* begin Dataset extract *

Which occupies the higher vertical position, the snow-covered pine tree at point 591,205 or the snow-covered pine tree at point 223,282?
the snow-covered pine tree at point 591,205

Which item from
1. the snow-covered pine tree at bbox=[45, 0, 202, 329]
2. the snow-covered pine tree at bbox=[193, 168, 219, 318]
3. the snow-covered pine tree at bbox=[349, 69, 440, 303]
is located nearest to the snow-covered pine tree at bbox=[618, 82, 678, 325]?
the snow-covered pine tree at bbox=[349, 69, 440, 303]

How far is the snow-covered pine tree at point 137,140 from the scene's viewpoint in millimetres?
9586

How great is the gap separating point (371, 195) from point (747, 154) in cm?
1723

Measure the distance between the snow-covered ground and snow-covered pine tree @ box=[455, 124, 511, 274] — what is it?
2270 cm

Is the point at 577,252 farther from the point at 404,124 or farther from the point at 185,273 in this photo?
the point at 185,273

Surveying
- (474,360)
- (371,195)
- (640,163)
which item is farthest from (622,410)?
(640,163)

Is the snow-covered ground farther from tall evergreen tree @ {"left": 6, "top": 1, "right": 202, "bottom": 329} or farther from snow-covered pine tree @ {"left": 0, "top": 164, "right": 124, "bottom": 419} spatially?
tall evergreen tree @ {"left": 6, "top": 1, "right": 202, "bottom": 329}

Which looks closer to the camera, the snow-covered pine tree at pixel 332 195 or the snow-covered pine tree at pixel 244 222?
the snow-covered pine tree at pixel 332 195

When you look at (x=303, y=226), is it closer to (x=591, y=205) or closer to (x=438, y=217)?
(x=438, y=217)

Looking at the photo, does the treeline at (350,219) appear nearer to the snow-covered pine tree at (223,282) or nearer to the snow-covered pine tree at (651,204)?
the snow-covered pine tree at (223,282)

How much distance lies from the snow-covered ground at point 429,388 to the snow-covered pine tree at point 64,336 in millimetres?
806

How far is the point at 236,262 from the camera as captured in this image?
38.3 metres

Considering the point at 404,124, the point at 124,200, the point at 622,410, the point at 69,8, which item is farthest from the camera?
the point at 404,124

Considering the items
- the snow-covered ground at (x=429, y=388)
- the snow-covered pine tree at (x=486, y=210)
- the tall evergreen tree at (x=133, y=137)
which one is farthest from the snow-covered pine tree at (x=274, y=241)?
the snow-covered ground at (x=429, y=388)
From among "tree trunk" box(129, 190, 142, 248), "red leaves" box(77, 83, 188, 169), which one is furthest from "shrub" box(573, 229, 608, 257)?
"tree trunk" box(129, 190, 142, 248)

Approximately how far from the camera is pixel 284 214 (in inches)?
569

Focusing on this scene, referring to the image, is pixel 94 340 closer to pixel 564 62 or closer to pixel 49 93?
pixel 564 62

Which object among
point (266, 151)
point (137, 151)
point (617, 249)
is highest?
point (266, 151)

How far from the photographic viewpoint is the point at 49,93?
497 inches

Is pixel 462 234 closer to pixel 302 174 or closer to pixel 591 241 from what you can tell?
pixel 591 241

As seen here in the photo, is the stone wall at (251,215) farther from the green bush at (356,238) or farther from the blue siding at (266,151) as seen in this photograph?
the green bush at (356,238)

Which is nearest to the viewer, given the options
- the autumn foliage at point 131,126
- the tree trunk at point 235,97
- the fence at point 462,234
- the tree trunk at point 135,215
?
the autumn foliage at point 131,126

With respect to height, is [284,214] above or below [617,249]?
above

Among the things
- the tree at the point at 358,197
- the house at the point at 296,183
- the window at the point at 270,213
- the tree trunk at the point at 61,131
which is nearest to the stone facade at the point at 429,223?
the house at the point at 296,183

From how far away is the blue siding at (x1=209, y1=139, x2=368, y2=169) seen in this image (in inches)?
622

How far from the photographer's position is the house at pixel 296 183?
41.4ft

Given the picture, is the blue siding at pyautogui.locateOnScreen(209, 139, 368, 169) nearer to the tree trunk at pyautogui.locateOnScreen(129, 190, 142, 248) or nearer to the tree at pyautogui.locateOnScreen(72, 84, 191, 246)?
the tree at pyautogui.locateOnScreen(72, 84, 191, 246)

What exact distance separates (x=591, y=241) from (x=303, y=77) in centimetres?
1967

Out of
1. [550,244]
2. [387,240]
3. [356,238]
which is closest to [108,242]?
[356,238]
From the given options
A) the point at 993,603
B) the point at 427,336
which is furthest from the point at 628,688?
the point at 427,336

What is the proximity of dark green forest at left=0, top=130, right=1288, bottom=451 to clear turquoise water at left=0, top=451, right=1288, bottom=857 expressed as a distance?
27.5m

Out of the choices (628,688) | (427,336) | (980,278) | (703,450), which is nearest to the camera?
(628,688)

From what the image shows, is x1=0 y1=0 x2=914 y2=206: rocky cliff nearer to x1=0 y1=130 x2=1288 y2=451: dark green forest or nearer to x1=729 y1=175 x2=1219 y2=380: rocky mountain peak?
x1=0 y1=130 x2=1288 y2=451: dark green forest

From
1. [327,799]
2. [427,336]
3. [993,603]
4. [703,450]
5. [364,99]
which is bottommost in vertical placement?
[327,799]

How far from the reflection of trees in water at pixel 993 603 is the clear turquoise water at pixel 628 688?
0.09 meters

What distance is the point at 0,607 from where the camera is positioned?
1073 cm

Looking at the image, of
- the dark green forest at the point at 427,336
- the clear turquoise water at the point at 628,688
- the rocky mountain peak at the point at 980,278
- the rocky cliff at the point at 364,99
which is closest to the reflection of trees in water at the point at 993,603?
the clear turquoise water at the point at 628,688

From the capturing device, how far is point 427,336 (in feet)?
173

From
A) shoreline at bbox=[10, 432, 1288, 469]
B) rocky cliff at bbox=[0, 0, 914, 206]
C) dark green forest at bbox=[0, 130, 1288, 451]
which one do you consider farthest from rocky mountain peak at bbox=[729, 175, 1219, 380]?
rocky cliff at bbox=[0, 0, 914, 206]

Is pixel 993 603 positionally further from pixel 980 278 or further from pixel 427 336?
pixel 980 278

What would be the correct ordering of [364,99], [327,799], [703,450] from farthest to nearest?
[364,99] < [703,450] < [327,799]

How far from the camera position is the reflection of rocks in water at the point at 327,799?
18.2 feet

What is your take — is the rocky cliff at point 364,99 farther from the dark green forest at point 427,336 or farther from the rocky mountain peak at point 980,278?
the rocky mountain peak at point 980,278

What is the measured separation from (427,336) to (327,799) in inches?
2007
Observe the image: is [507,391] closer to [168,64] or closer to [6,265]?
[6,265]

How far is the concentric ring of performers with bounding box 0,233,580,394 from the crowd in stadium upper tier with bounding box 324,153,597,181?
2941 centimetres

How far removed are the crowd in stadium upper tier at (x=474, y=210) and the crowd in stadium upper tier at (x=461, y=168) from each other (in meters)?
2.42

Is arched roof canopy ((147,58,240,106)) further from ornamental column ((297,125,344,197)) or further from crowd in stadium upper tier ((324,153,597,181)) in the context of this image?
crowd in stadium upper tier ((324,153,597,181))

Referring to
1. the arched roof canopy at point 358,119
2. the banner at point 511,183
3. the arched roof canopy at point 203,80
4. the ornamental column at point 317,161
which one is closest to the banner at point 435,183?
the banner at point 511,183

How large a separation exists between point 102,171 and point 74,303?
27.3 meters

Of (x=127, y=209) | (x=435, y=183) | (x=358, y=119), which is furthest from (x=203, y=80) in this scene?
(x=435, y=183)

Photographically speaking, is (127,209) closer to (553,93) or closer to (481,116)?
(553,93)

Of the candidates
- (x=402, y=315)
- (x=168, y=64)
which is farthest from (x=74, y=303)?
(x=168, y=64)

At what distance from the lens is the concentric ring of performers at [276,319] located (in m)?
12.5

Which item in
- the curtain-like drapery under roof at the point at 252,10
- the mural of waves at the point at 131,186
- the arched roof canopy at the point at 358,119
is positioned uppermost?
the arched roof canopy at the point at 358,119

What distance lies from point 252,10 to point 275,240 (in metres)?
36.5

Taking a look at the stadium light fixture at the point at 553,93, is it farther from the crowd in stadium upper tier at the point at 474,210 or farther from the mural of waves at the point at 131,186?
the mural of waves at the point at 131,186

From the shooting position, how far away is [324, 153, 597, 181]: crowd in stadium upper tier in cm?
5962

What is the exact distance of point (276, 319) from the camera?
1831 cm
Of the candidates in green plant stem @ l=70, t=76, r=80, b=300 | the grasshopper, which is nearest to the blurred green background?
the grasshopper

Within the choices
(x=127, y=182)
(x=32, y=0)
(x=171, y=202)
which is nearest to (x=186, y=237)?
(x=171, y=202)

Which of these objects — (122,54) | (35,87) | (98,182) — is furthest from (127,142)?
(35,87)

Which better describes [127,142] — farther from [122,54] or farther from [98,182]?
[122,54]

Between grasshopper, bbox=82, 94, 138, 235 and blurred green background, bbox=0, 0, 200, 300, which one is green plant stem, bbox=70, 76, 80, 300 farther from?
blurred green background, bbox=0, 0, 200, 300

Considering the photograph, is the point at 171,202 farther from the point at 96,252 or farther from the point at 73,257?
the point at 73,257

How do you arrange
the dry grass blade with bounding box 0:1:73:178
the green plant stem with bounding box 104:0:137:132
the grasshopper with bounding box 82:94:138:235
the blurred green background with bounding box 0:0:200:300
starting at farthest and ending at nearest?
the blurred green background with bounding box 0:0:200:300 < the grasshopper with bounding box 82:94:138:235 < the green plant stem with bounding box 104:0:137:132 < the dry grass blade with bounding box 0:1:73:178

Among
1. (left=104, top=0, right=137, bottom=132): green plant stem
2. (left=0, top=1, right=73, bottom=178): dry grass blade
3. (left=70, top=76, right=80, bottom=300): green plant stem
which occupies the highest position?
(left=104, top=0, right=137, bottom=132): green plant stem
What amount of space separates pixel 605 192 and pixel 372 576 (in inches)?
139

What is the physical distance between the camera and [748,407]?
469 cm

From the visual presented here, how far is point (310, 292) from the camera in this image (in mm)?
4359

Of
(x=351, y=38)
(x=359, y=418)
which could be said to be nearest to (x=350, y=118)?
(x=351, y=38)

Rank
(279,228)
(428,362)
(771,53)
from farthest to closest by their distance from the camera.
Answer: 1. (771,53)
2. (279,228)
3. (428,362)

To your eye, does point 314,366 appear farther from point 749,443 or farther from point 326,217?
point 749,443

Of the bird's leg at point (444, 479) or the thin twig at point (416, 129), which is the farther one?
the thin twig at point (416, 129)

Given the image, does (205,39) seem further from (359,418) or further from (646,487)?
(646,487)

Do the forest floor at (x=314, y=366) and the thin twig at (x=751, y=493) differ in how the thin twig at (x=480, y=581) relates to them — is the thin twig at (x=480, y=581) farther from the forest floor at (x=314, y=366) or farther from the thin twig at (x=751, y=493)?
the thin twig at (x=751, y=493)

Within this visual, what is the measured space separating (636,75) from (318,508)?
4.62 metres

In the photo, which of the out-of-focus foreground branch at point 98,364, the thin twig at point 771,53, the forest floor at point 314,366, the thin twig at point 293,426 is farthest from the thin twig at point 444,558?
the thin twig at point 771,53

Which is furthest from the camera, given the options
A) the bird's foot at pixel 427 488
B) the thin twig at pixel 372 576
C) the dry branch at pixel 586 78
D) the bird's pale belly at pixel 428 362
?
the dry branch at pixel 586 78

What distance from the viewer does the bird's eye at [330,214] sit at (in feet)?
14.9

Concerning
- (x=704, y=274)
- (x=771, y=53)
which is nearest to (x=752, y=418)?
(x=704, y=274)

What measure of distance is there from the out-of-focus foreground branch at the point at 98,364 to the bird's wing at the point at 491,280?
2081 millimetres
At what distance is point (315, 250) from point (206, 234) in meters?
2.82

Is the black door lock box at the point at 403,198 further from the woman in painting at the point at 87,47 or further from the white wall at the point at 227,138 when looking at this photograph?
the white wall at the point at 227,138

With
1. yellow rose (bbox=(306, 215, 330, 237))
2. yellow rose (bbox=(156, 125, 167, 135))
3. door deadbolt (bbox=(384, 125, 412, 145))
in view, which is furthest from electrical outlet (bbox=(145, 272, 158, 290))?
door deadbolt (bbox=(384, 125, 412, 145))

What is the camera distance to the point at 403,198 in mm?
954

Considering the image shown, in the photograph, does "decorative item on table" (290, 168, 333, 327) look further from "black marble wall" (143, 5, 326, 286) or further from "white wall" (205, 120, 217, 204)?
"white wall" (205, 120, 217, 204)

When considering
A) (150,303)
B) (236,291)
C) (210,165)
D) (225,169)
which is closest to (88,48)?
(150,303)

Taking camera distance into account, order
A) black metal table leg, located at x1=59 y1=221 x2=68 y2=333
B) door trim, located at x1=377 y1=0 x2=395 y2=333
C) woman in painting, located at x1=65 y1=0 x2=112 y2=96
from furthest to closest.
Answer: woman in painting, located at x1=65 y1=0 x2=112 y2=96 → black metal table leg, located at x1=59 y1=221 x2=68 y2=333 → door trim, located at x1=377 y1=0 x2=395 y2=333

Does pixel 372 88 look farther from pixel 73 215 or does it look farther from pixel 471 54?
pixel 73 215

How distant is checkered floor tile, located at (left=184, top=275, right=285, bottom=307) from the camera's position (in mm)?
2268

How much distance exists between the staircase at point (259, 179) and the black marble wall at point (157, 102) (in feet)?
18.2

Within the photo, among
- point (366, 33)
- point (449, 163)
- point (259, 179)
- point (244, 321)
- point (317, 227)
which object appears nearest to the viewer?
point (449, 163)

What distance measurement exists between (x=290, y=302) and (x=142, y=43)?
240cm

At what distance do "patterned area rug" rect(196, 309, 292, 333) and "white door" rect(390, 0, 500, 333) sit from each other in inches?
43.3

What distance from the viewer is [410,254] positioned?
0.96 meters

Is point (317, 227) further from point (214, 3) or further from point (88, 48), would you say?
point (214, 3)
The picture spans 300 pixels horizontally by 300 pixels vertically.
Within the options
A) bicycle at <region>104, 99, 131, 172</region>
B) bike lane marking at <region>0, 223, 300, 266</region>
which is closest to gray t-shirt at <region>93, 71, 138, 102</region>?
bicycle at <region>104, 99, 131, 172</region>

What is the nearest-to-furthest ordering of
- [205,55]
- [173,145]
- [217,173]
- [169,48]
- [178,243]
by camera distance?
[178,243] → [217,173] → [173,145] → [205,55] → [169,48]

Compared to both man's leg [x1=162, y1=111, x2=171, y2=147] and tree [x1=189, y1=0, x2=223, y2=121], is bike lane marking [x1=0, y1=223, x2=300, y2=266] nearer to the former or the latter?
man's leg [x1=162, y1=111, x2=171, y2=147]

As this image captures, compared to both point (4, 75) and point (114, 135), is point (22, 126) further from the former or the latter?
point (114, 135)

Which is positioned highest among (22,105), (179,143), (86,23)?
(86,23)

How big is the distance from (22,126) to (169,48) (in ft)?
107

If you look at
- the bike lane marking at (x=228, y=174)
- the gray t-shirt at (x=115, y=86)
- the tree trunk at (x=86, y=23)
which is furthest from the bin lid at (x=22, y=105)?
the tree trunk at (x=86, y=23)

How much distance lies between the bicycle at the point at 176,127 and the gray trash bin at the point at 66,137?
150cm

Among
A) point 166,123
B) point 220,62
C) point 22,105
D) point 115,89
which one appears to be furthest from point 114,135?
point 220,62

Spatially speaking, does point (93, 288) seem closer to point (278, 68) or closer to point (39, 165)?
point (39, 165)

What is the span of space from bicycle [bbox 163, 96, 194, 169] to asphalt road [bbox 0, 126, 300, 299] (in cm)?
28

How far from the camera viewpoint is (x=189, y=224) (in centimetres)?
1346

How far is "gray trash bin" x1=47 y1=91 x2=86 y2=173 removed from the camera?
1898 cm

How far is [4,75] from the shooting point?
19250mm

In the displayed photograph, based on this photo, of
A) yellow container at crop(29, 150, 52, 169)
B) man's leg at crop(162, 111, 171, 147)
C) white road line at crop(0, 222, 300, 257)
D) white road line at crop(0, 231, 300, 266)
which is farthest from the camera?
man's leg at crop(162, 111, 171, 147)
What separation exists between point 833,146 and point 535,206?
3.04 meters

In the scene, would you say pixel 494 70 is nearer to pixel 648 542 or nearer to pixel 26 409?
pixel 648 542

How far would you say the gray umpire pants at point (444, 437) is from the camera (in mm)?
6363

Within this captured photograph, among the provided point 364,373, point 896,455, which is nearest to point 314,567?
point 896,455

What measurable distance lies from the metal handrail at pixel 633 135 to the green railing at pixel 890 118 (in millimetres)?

* end Dataset extract *

Exercise requirements ->
Reproduce the lines of the items without any changes, starting with the line that contains "Within this captured" and continuing through the end of the items, with both ends included.

Output below ->
Within this captured photograph, among the provided point 364,373, point 896,455, which is nearest to point 314,567?
point 896,455

What measurable distance lies from the metal handrail at pixel 633 135 to the green railing at pixel 890 118 (in millimetres)?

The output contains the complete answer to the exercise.